## [WHAT YOU ARE ASKED TO DO]
What is needed here is every line of the records that includes "письма".

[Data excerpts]
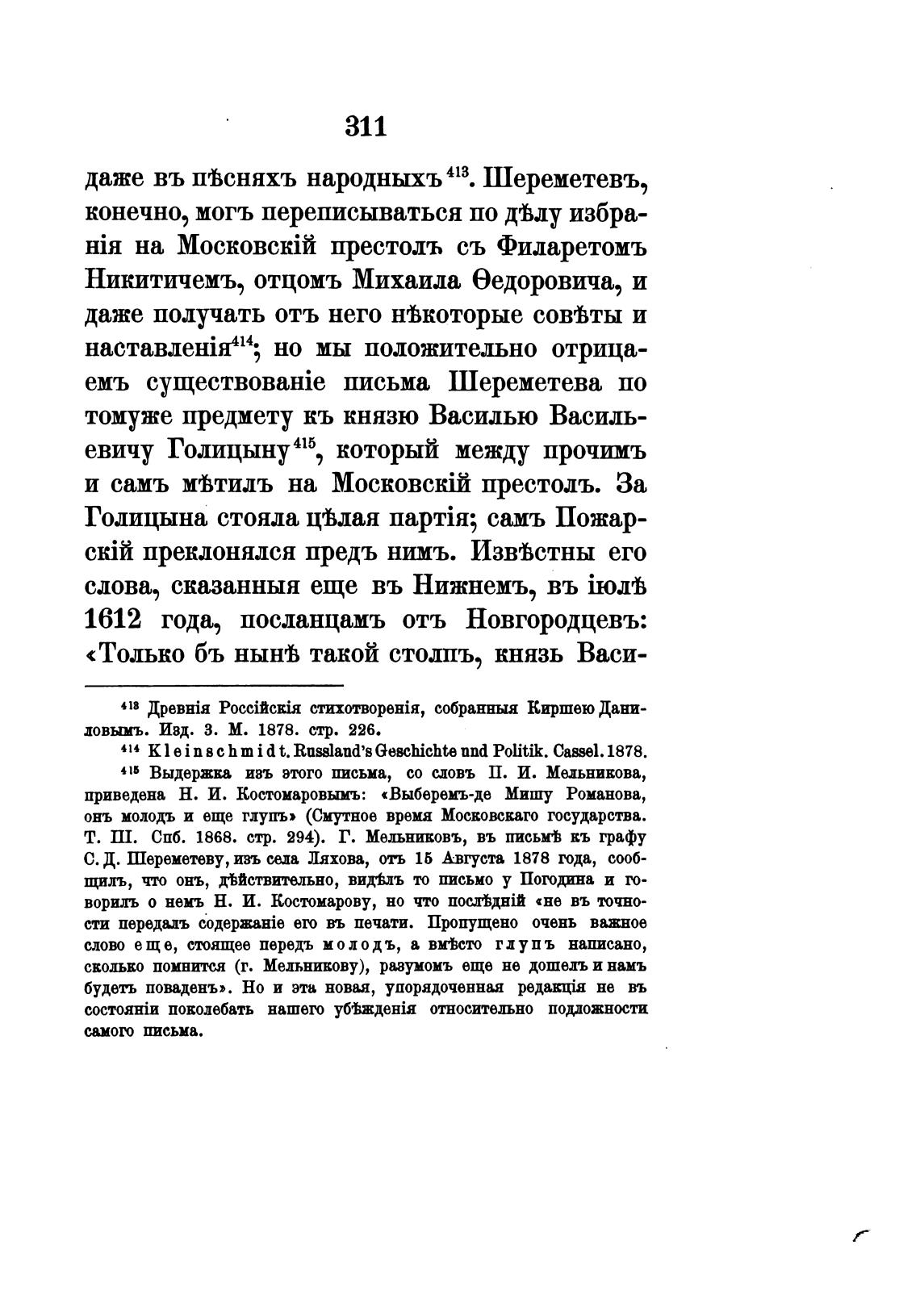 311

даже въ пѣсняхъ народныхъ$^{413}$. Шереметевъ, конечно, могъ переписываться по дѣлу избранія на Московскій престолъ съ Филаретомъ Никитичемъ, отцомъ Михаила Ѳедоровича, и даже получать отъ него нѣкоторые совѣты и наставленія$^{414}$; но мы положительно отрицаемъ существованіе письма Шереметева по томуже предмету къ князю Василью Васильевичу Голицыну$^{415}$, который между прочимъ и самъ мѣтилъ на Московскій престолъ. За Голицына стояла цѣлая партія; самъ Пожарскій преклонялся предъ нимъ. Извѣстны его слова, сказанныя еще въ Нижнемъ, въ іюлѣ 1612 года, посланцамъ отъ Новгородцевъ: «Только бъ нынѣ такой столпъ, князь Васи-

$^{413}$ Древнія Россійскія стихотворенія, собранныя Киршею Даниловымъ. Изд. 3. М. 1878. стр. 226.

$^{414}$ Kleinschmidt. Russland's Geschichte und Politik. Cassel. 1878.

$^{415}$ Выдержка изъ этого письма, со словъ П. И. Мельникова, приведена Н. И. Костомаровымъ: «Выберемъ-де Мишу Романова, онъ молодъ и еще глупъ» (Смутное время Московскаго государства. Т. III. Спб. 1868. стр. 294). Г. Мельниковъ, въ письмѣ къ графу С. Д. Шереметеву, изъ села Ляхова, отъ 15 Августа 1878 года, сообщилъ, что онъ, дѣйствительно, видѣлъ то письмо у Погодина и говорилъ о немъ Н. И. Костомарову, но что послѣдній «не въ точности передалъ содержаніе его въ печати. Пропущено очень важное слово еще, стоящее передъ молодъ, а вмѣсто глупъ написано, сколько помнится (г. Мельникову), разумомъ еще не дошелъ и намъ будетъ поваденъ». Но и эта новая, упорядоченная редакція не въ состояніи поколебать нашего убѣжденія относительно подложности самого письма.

## [RESPONSE BOX]
даже въ пѣсняхъ народныхъ$^{413}$. Шереметевъ, конечно, могъ переписываться по дѣлу избранія на Московскій престолъ съ Филаретомъ Никитичемъ, отцомъ Михаила Ѳедоровича, и даже получать отъ него нѣкоторые совѣты и наставленія$^{414}$; но мы положительно отрицаемъ существованіе письма Шереметева по томуже предмету къ князю Василью Васильевичу Голицыну$^{415}$, который между прочимъ и самъ мѣтилъ на Московскій престолъ. За Голицына стояла цѣлая партія; самъ Пожарскій преклонялся предъ нимъ. Извѣстны его слова, сказанныя еще въ Нижнемъ, въ іюлѣ 1612 года, посланцамъ отъ Новгородцевъ: «Только бъ нынѣ такой столпъ, князь Васи-
$^{415}$ Выдержка изъ этого письма, со словъ П. И. Мельникова, приведена Н. И. Костомаровымъ: «Выберемъ-де Мишу Романова, онъ молодъ и еще глупъ» (Смутное время Московскаго государства. Т. III. Спб. 1868. стр. 294). Г. Мельниковъ, въ письмѣ къ графу С. Д. Шереметеву, изъ села Ляхова, отъ 15 Августа 1878 года, сообщилъ, что онъ, дѣйствительно, видѣлъ то письмо у Погодина и говорилъ о немъ Н. И. Костомарову, но что послѣдній «не въ точности передалъ содержаніе его въ печати. Пропущено очень важное слово еще, стоящее передъ молодъ, а вмѣсто глупъ написано, сколько помнится (г. Мельникову), разумомъ еще не дошелъ и намъ будетъ поваденъ». Но и эта новая, упорядоченная редакція не въ состояніи поколебать нашего убѣжденія относительно подложности самого письма.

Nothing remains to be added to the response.